Rewrite every one of the rows below, replacing each "nearer to" with "closer to" and keeping everything else the same.
BEGIN Dataset records
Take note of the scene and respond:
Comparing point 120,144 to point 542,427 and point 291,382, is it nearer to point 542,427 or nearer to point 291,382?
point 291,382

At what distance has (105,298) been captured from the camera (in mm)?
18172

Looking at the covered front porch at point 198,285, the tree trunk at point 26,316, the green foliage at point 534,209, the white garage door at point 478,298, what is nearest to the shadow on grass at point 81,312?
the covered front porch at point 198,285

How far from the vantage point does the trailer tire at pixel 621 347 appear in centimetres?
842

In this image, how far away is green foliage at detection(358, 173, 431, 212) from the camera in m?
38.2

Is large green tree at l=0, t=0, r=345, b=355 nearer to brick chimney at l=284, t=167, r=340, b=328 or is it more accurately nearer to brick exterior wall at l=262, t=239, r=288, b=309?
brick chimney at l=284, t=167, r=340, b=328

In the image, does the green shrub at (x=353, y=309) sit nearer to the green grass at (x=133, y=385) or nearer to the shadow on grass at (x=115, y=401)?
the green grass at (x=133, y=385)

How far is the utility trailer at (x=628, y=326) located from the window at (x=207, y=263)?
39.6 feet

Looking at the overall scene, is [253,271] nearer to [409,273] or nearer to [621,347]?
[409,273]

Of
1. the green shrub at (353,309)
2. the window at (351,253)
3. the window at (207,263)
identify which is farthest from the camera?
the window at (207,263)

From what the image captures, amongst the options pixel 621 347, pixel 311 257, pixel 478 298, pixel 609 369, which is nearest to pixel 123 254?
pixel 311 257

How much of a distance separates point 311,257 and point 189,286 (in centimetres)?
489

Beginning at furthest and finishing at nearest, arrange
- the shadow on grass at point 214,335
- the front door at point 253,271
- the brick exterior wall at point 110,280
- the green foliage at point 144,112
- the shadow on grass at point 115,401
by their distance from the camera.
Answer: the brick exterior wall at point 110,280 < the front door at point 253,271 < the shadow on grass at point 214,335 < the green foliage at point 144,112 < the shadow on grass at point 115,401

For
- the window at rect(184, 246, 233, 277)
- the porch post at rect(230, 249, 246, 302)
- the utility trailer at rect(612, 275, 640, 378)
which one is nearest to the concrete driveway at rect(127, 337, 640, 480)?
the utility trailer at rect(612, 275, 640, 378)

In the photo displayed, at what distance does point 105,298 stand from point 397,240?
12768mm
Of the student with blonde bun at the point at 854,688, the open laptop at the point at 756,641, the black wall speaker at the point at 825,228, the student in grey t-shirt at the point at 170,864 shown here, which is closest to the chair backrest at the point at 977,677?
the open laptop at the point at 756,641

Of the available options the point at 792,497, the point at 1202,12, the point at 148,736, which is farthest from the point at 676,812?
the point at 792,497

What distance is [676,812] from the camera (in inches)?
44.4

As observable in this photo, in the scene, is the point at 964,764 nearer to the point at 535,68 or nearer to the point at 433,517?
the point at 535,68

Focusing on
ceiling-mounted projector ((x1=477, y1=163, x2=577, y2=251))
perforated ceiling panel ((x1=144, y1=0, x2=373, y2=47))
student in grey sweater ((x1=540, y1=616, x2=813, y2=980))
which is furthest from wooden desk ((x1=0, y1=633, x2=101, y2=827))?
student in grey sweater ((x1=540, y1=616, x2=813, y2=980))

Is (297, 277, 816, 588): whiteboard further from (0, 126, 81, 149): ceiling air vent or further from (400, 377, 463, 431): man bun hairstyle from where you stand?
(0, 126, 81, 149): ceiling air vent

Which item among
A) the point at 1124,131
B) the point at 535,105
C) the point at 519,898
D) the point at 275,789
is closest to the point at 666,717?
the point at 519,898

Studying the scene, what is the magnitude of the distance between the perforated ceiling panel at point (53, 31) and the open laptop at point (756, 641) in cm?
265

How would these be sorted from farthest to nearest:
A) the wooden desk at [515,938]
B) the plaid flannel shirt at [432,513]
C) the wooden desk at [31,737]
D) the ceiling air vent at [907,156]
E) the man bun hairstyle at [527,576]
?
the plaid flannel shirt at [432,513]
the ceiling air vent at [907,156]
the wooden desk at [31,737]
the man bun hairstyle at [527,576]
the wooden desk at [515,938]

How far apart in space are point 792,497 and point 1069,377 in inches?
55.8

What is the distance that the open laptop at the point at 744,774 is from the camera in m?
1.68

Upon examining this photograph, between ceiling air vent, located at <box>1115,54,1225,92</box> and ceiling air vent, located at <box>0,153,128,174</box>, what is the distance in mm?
END Dataset records
Reply:
Take note of the scene and respond:
Comparing point 120,144 to point 542,427 and point 291,382, is it closer to point 542,427 or closer to point 291,382?
point 291,382

At what distance has (105,298) been captured from the camera (in mm)?
18172

Looking at the covered front porch at point 198,285, the tree trunk at point 26,316, the green foliage at point 534,209, the white garage door at point 478,298, what is nearest to the shadow on grass at point 81,312?
the covered front porch at point 198,285

How far from the vantage point does the trailer tire at pixel 621 347 appear in centimetres?
842

In this image, how far away is green foliage at detection(358, 173, 431, 212) from the camera in m?
38.2

Is large green tree at l=0, t=0, r=345, b=355 closer to brick chimney at l=284, t=167, r=340, b=328 or is it more accurately closer to brick exterior wall at l=262, t=239, r=288, b=309?
brick chimney at l=284, t=167, r=340, b=328

In the image, does the green shrub at (x=353, y=309) sit closer to the green grass at (x=133, y=385) or closer to the shadow on grass at (x=115, y=401)?
the green grass at (x=133, y=385)

How far is the utility trailer at (x=628, y=326) located from the window at (x=207, y=263)?
39.6 feet

Looking at the overall scene, is [253,271] closer to [409,273] or closer to [621,347]?
[409,273]

Of
1. the green shrub at (353,309)
2. the window at (351,253)
3. the window at (207,263)
identify which is farthest from the camera?
the window at (207,263)

From what the image captures, amongst the options pixel 621 347, pixel 311 257, pixel 478 298, pixel 609 369, which is nearest to pixel 123 254?
pixel 311 257

How much of a distance separates point 311,257 and point 189,286 (in centimetres)?
489

Beginning at furthest and finishing at nearest, arrange
- the shadow on grass at point 214,335
- the front door at point 253,271
- the brick exterior wall at point 110,280
- the green foliage at point 144,112
- the shadow on grass at point 115,401
by their distance from the camera.
Answer: the brick exterior wall at point 110,280 < the front door at point 253,271 < the shadow on grass at point 214,335 < the green foliage at point 144,112 < the shadow on grass at point 115,401

For
- the window at rect(184, 246, 233, 277)
- the porch post at rect(230, 249, 246, 302)
- the utility trailer at rect(612, 275, 640, 378)
which one is nearest to the concrete driveway at rect(127, 337, 640, 480)?
the utility trailer at rect(612, 275, 640, 378)

In the photo displayed, at what distance does point 105,298 stand from point 397,240?
12768mm
Of the student with blonde bun at the point at 854,688, the open laptop at the point at 756,641, the black wall speaker at the point at 825,228, the student in grey t-shirt at the point at 170,864 shown here, which is closest to the chair backrest at the point at 977,677?
the open laptop at the point at 756,641

Of the available options the point at 792,497, the point at 1202,12, the point at 148,736, which is farthest from the point at 676,812?
the point at 792,497

What distance is [676,812] from the camera (in inches)?
44.4

As observable in this photo, in the scene, is the point at 964,764 closer to the point at 535,68 or closer to the point at 433,517?
the point at 535,68

Focusing on
ceiling-mounted projector ((x1=477, y1=163, x2=577, y2=251))
perforated ceiling panel ((x1=144, y1=0, x2=373, y2=47))
student in grey sweater ((x1=540, y1=616, x2=813, y2=980))
which is furthest from wooden desk ((x1=0, y1=633, x2=101, y2=827))?
student in grey sweater ((x1=540, y1=616, x2=813, y2=980))

Is (297, 277, 816, 588): whiteboard further from (0, 126, 81, 149): ceiling air vent or further from (400, 377, 463, 431): man bun hairstyle from where you stand?
(0, 126, 81, 149): ceiling air vent

Which item among
A) the point at 1124,131
B) the point at 535,105
C) the point at 519,898
D) the point at 275,789
is closest to the point at 666,717?
the point at 519,898

Studying the scene, what is the magnitude of the distance between the perforated ceiling panel at point (53, 31) and the open laptop at point (756, 641) in cm?
265

How would these be sorted from farthest to nearest:
A) the wooden desk at [515,938]
B) the plaid flannel shirt at [432,513]
C) the wooden desk at [31,737]
D) the ceiling air vent at [907,156]
E) the man bun hairstyle at [527,576]
?
the plaid flannel shirt at [432,513]
the ceiling air vent at [907,156]
the wooden desk at [31,737]
the man bun hairstyle at [527,576]
the wooden desk at [515,938]

How far apart in space are point 792,497 and point 1069,377 in inches?
55.8

What is the distance that the open laptop at the point at 744,774 is from the camera in m?
1.68

Upon examining this photograph, between ceiling air vent, located at <box>1115,54,1225,92</box> and ceiling air vent, located at <box>0,153,128,174</box>, what is the distance in mm?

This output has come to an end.